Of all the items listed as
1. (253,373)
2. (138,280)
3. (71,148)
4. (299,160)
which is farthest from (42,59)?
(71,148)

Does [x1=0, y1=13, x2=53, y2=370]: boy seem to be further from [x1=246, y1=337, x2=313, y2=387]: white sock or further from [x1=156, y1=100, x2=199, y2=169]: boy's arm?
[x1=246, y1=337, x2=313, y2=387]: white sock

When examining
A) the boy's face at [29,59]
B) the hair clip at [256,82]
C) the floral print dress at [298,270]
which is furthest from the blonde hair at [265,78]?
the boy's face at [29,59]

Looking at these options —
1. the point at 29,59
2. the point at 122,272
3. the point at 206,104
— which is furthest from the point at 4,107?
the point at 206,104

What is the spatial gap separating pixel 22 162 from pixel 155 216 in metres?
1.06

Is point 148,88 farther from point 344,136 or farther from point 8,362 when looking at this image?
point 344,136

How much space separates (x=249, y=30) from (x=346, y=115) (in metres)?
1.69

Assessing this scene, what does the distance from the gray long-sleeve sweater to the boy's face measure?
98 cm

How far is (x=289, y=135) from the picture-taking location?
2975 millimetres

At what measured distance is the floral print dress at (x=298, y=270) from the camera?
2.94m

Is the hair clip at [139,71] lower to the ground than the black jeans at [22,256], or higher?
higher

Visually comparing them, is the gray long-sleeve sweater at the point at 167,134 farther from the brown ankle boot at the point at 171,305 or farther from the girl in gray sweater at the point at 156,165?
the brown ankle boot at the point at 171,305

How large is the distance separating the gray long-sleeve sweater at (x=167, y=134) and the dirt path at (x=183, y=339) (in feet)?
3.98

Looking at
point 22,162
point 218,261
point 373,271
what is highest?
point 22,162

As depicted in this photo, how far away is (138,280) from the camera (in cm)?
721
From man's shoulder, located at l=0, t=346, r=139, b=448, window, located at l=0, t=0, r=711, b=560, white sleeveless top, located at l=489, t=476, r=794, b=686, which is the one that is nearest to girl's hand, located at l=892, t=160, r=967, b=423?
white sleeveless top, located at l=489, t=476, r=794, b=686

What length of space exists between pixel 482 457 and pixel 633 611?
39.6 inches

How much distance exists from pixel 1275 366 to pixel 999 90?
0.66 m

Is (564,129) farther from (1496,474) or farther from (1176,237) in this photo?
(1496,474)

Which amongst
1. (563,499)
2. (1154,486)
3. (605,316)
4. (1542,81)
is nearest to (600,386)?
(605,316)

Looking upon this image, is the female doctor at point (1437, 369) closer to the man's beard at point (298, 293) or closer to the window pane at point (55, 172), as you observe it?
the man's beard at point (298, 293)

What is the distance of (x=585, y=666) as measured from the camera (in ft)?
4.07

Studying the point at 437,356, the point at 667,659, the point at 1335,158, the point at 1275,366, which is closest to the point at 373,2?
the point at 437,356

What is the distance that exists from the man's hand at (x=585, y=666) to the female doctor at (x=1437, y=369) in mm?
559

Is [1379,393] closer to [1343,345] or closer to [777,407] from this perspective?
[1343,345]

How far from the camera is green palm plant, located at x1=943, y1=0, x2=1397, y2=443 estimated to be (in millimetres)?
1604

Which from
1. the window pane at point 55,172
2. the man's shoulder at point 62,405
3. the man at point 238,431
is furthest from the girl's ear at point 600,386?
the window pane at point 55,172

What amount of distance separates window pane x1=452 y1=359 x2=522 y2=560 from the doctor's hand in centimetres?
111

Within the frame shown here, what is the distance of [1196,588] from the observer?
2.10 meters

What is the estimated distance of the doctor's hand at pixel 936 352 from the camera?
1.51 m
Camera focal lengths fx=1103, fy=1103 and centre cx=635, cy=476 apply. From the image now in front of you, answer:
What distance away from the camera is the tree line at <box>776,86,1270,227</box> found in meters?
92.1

### STATED EXERCISE
Copy out the listing above word for word, beginning with the line that contains "Is point 148,88" and continuing through the line that contains "2975 millimetres".

### FULL RESPONSE
Is point 148,88 farther from point 344,136 or farther from point 8,362 when looking at this image?
point 344,136

How much space separates (x=249, y=30) from (x=346, y=115) (in metres)?
1.69

Assessing this scene, what does the distance from the gray long-sleeve sweater to the boy's face measure?
98 cm

How far is (x=289, y=135) from the picture-taking location?
2975 millimetres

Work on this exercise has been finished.